Federal Reserve Governor Daniel Tarullo said last week that regulators should consider aligning the risk retention rule’s “qualified residential mortgage” standard with the “qualified mortgage” standard.
“We want to be careful here about the incremental rulemaking not beginning to constrict credit to middle- and lower-middle-income people who might be priced out of the housing market,” Tarullo said, according to Bloomberg. “So I think it’s definitely the case that on the table should be consideration of making QRM more or less congruent with QM.”
The QRM rule, which is currently being drafted by six banking regulators, encourages borrowers to make larger down payments than average to avoid risk retention requirements that could lead to higher interest rates, while the QM rule revises underwriting standards implemented by lenders that deny loans to borrowers who cannot demonstrate their ability to repay.
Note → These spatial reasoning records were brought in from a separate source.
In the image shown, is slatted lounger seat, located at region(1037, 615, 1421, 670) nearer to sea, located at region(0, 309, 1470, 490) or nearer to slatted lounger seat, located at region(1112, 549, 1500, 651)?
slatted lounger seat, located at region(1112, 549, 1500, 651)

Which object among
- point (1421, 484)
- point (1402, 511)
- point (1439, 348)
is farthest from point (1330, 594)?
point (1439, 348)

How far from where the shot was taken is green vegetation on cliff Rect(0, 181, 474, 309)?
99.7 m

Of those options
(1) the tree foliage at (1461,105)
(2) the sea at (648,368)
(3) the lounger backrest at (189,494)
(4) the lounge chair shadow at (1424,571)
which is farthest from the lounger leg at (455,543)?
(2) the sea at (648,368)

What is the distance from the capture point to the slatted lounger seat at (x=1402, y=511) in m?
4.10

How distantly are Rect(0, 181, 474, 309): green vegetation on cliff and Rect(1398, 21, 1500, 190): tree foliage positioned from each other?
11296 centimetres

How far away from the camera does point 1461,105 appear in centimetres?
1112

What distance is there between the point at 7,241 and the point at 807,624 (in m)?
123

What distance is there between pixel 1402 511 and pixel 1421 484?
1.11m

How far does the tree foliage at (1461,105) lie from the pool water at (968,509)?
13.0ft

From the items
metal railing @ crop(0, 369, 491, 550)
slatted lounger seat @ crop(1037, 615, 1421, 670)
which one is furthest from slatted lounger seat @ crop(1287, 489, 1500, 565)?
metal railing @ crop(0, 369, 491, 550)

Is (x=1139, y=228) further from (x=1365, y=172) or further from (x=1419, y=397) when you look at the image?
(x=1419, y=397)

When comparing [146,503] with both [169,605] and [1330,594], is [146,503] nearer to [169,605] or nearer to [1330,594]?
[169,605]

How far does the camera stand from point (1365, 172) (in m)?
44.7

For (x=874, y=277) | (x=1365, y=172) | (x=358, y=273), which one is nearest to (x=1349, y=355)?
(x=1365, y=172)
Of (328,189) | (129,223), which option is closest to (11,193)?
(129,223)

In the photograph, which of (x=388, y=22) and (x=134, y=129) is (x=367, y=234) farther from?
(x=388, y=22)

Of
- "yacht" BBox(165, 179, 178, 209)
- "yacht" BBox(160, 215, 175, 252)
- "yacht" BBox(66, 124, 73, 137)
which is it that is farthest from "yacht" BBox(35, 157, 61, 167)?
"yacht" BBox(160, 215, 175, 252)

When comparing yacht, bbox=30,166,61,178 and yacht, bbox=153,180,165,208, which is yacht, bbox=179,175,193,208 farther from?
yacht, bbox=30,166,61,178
Regulators drew criticism in 2011 after they published a draft version of the rule that mandated that homebuyers make a down payment of at least 20 percent of the home purchase price and meet strict income requirements to qualify for a low-interest loan. Consumer advocates said that the rule would have put many Americans out of the home market, making home loans more expensive while having little effect on loan performance, Fox Business reports.
Not all housing industry participants, however, are in favor of aligning the two rules. Private mortgage insurers, which protect lenders from defaults on home loans with down payments below 20 percent, are likely to benefit if the QRM rule allows its down payment limit to be waived when borrowers buy their coverage.